The gospel writers focused on Jesus, and he undoubtedly led the community of disciples in a radical enough way to be executed.
All this reminds us that although voices that cry in the wilderness occupy unique places in history their voice has often been shaped and sharpened by their community.
Rosa Parks was born in 1913 and was the granddaughter of slaves. Her grandfather taught her courage during a wave of racial violence in 1919 when he sat on his porch with a shotgun telling young Rosa that he dared the “Ku-Kluxers” to come.
Rosa went to her first meeting of the National Association for the Advancement of Coloured People
in December, 1943. She was the only woman at the meeting so she was asked to take notes then elected group Secretary and remained so for the next twelve years.[5]
The myth of Rosa Parks invokes emotion and inspiration, but the hard facts tell of someone moulded by circumstances to change the world.
But myth filled with metaphor and imagery has a far greater chance of inspiring others and creating change which is why the gospel writers draw so heavily on their religious heritage and scripture.
Josephus, a chronicler of his time, places John in history. He mentions John’s baptising activities, the fact that he called people to repentance and notes that the crowds of people who were coming to hear John worried Herod, so he had John killed.[6]
The Gospel writers on the other hand place John within the divine plan and within the tradition of their religious scripture. For Mark and the others John is a prophet in the fiery Elijah mould, who is not only a voice crying in the wilderness because he speaks a truth others do not want to hear, but he preaches in a real wilderness.
John performs the Gospel curtain raiser on the very stage where Elijah was carried up to heaven in a whirlwind accompanied by a chariot of fire.
With no birth narrative Mark portrays the beginning of Jesus’ ministry on this stage of religious heritage, that may lack the special effects of Weta Workshop, but certainly shows the craft of a master storyteller.
Unlike Josephus, who wants to record the facts, Mark is a true evangelist who uses story, metaphor and allusion so his readers do not only know about Jesus but feel the Christ presence in their very being. In this episode Mark is not just telling us that John prepared the way for Jesus, he is calling us to also speak uncomfortable truths.

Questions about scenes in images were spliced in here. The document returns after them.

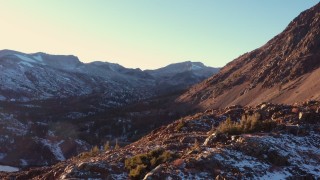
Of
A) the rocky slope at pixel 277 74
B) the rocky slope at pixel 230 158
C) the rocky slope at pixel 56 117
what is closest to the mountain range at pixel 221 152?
the rocky slope at pixel 230 158

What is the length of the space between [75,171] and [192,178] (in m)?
5.63

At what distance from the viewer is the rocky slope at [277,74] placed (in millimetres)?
76375

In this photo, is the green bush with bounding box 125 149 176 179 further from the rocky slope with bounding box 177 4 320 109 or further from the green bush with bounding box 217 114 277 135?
the rocky slope with bounding box 177 4 320 109

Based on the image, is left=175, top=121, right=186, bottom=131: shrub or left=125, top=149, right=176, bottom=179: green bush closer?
left=125, top=149, right=176, bottom=179: green bush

Mark is calling us to be the ones that cry out in our own secular wilderness of market forces, child poverty, domestic violence and a growing gap between rich and poor. Like so many others we may just be the odd one out, the one woman at the meeting who ends up being secretary for twelve years. But just as Rosa Parks was surrounded by a community of those determined for change, we are all part of the Community of Christ, part of the church. Advent is a season of preparation and over two thousand years Mark’s Gospel calls us each to be the voice that cries in the wilderness.
We prepare to celebrate the birth of Jesus more than two thousand years ago. We must also make the unpopular prophetic calls that simply seem to be voices crying in the wilderness.
Yet our voice crying in the wilderness can still prepare the way for the birth of Christ in the hearts and minds of the people of our world.
[1] Maurice Andrew The Old Testament in Aotearoa New Zealand (Wellington: DEFT 1999) p.443
[2] William Whiston Trans The Works of Josephus (Peabody, Massachusetts,1989), p.484.
[3] Jeff Bell The Press (28th November 2023) p14
[4] https://time.com/3603948/jesse-jackson-rosa-parks/
[5] http://www.huffingtonpost.com/paul-schmitz/how-change-happens-the-re_b_6237544.html
[6] William Whiston Trans The Works of Josephus (Peabody, Massachusetts,1989), p.484.